• _ZU ERLEDIGENDE AUFGABEN_:
[a] Worauf verzichtet Thomas Bernhards Buch laut der Buchkritik, anders als viele seiner früheren Werke?
[b] Zähle alles auf, worauf Bernhard in diesem Buch laut der Buchkritik verzichtet oder wovon er absieht.
[c] Schreibe die Buchkritik über Thomas Bernhards Buch im Anschluss an ihren letzten Satz weiter.

─── ZITIERTE TEXTSTELLE

Daß Thomas Bernhards Buch, anders als viele seiner früheren Werke, auf abstrakte Reflexionen und lange philosophische Exkurse verzichtet, daß der Autor hier seine Themen allein als Erzähler entfaltet, das macht sie literarisch so überzeugend. Nicht zuletzt deshalb, weil Bernhard so auch gänzlich absieht von den Überhöhungen des eigenen Leidens zur unverbesserlichen, allgemeinmenschlichen Misere, mit denen er seine kritische Schärfe bisher immer wieder ins Leere laufen ließ.

──────
─── DATENSÄTZE

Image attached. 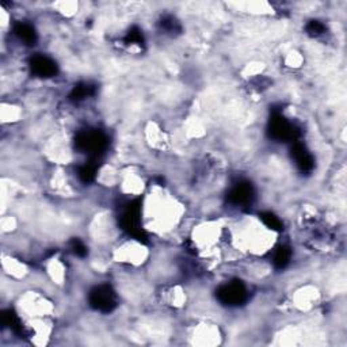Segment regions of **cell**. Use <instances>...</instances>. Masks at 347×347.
Segmentation results:
<instances>
[{"instance_id":"cell-1","label":"cell","mask_w":347,"mask_h":347,"mask_svg":"<svg viewBox=\"0 0 347 347\" xmlns=\"http://www.w3.org/2000/svg\"><path fill=\"white\" fill-rule=\"evenodd\" d=\"M33 69L41 76H49L54 74V64L45 57H35L33 61Z\"/></svg>"},{"instance_id":"cell-2","label":"cell","mask_w":347,"mask_h":347,"mask_svg":"<svg viewBox=\"0 0 347 347\" xmlns=\"http://www.w3.org/2000/svg\"><path fill=\"white\" fill-rule=\"evenodd\" d=\"M15 31H17V34L19 35V38L25 41V42H27V44H31V42H34L35 41L34 30H33L31 26H28V25H25V23L19 25Z\"/></svg>"}]
</instances>
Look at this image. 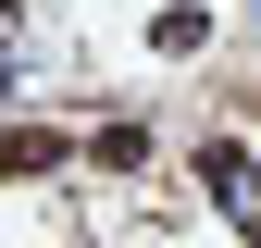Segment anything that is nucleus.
<instances>
[{
  "instance_id": "f257e3e1",
  "label": "nucleus",
  "mask_w": 261,
  "mask_h": 248,
  "mask_svg": "<svg viewBox=\"0 0 261 248\" xmlns=\"http://www.w3.org/2000/svg\"><path fill=\"white\" fill-rule=\"evenodd\" d=\"M38 186V174H62V137H50V124H0V186Z\"/></svg>"
},
{
  "instance_id": "f03ea898",
  "label": "nucleus",
  "mask_w": 261,
  "mask_h": 248,
  "mask_svg": "<svg viewBox=\"0 0 261 248\" xmlns=\"http://www.w3.org/2000/svg\"><path fill=\"white\" fill-rule=\"evenodd\" d=\"M149 50H212V0H162V13H149Z\"/></svg>"
},
{
  "instance_id": "7ed1b4c3",
  "label": "nucleus",
  "mask_w": 261,
  "mask_h": 248,
  "mask_svg": "<svg viewBox=\"0 0 261 248\" xmlns=\"http://www.w3.org/2000/svg\"><path fill=\"white\" fill-rule=\"evenodd\" d=\"M87 162H100V174H137V162H149V124H100V137H87Z\"/></svg>"
},
{
  "instance_id": "20e7f679",
  "label": "nucleus",
  "mask_w": 261,
  "mask_h": 248,
  "mask_svg": "<svg viewBox=\"0 0 261 248\" xmlns=\"http://www.w3.org/2000/svg\"><path fill=\"white\" fill-rule=\"evenodd\" d=\"M199 186H212V199H237V186H249V149H237V137H199Z\"/></svg>"
}]
</instances>
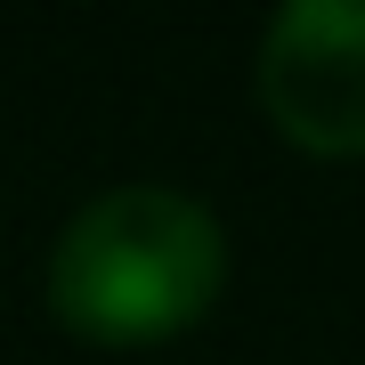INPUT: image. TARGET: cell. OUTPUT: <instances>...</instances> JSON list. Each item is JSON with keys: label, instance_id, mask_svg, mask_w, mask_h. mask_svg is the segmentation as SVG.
Segmentation results:
<instances>
[{"label": "cell", "instance_id": "2", "mask_svg": "<svg viewBox=\"0 0 365 365\" xmlns=\"http://www.w3.org/2000/svg\"><path fill=\"white\" fill-rule=\"evenodd\" d=\"M260 106L309 155H365V0H292L260 33Z\"/></svg>", "mask_w": 365, "mask_h": 365}, {"label": "cell", "instance_id": "1", "mask_svg": "<svg viewBox=\"0 0 365 365\" xmlns=\"http://www.w3.org/2000/svg\"><path fill=\"white\" fill-rule=\"evenodd\" d=\"M227 284V227L187 187L130 179L106 187L49 244V309L57 325L106 349L187 333Z\"/></svg>", "mask_w": 365, "mask_h": 365}]
</instances>
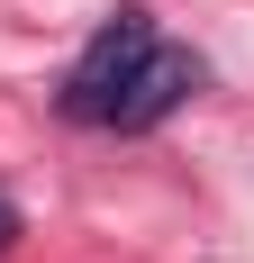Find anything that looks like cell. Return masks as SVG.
<instances>
[{"mask_svg": "<svg viewBox=\"0 0 254 263\" xmlns=\"http://www.w3.org/2000/svg\"><path fill=\"white\" fill-rule=\"evenodd\" d=\"M154 54V18L146 9H109L100 36L73 54V73H64V109H73L82 127H109V100L127 91V73Z\"/></svg>", "mask_w": 254, "mask_h": 263, "instance_id": "cell-1", "label": "cell"}, {"mask_svg": "<svg viewBox=\"0 0 254 263\" xmlns=\"http://www.w3.org/2000/svg\"><path fill=\"white\" fill-rule=\"evenodd\" d=\"M191 91H200V54H182V46H164V36H154V54L127 73V91H118V100H109V127H127V136H136V127H154V118H173Z\"/></svg>", "mask_w": 254, "mask_h": 263, "instance_id": "cell-2", "label": "cell"}, {"mask_svg": "<svg viewBox=\"0 0 254 263\" xmlns=\"http://www.w3.org/2000/svg\"><path fill=\"white\" fill-rule=\"evenodd\" d=\"M9 245H19V200L0 191V254H9Z\"/></svg>", "mask_w": 254, "mask_h": 263, "instance_id": "cell-3", "label": "cell"}]
</instances>
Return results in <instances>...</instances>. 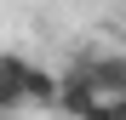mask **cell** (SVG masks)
<instances>
[{
    "instance_id": "6da1fadb",
    "label": "cell",
    "mask_w": 126,
    "mask_h": 120,
    "mask_svg": "<svg viewBox=\"0 0 126 120\" xmlns=\"http://www.w3.org/2000/svg\"><path fill=\"white\" fill-rule=\"evenodd\" d=\"M57 109H63V120H86V114L97 109V86H92L86 63L63 69V86H57Z\"/></svg>"
},
{
    "instance_id": "7a4b0ae2",
    "label": "cell",
    "mask_w": 126,
    "mask_h": 120,
    "mask_svg": "<svg viewBox=\"0 0 126 120\" xmlns=\"http://www.w3.org/2000/svg\"><path fill=\"white\" fill-rule=\"evenodd\" d=\"M29 109V57L0 52V114H23Z\"/></svg>"
},
{
    "instance_id": "3957f363",
    "label": "cell",
    "mask_w": 126,
    "mask_h": 120,
    "mask_svg": "<svg viewBox=\"0 0 126 120\" xmlns=\"http://www.w3.org/2000/svg\"><path fill=\"white\" fill-rule=\"evenodd\" d=\"M86 74H92V86H97V103H103V97H126V57L120 52L86 57Z\"/></svg>"
},
{
    "instance_id": "277c9868",
    "label": "cell",
    "mask_w": 126,
    "mask_h": 120,
    "mask_svg": "<svg viewBox=\"0 0 126 120\" xmlns=\"http://www.w3.org/2000/svg\"><path fill=\"white\" fill-rule=\"evenodd\" d=\"M57 86H63V74L29 63V109H57Z\"/></svg>"
},
{
    "instance_id": "5b68a950",
    "label": "cell",
    "mask_w": 126,
    "mask_h": 120,
    "mask_svg": "<svg viewBox=\"0 0 126 120\" xmlns=\"http://www.w3.org/2000/svg\"><path fill=\"white\" fill-rule=\"evenodd\" d=\"M86 120H126V97H103V103H97Z\"/></svg>"
},
{
    "instance_id": "8992f818",
    "label": "cell",
    "mask_w": 126,
    "mask_h": 120,
    "mask_svg": "<svg viewBox=\"0 0 126 120\" xmlns=\"http://www.w3.org/2000/svg\"><path fill=\"white\" fill-rule=\"evenodd\" d=\"M0 120H17V114H0Z\"/></svg>"
}]
</instances>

──────

• _ERGEBNISSE DER AUFGABEN_:
[a] Auf abstrakte Reflexionen und lange philosophische Exkurse.

[b]
- abstrakte Reflexionen
- lange philosophische Exkurse
- die Überhöhungen des eigenen Leidens zur unverbesserlichen, allgemeinmenschlichen Misere

[c]
Für Bernhard-Interpreten, die nach Informationen zur biographischen oder gar psychoanalytischen Erklärung seines Werkes suchen, bieten sich die Jugenderinnerungen als wahre Fundgrube an. Schon mit dem Titel ,,Die Ursache“ forderte der erste Band zu erklärenden Schlüssen vom ,,Leben“ auf das ,,Werk“ geradezu heraus. Doch ist bei derartigen Ableitungen höchste Vorsicht geboten. Was läßt sich daraus folgern, wenn im ,,Kind“ der über alles geliebte Großvater, ganz in der polemischen Diktion des Thomas Bernhard, über die katholische Kirche richtet, sie als einen ,,völkerverdummenden und völkerausnützenden Verein zur unaufhörlichen Eintreibung des größten aller denkbaren Vermögen“ beschimpft? Oder wenn er die Schulen ,,Fabriken der Dummheit und des Ungeistes“ nennt, wenn er seine Sympathien mit dem Anarchismus bekundet oder ständig mit Gedanken an den Selbstmord spielt?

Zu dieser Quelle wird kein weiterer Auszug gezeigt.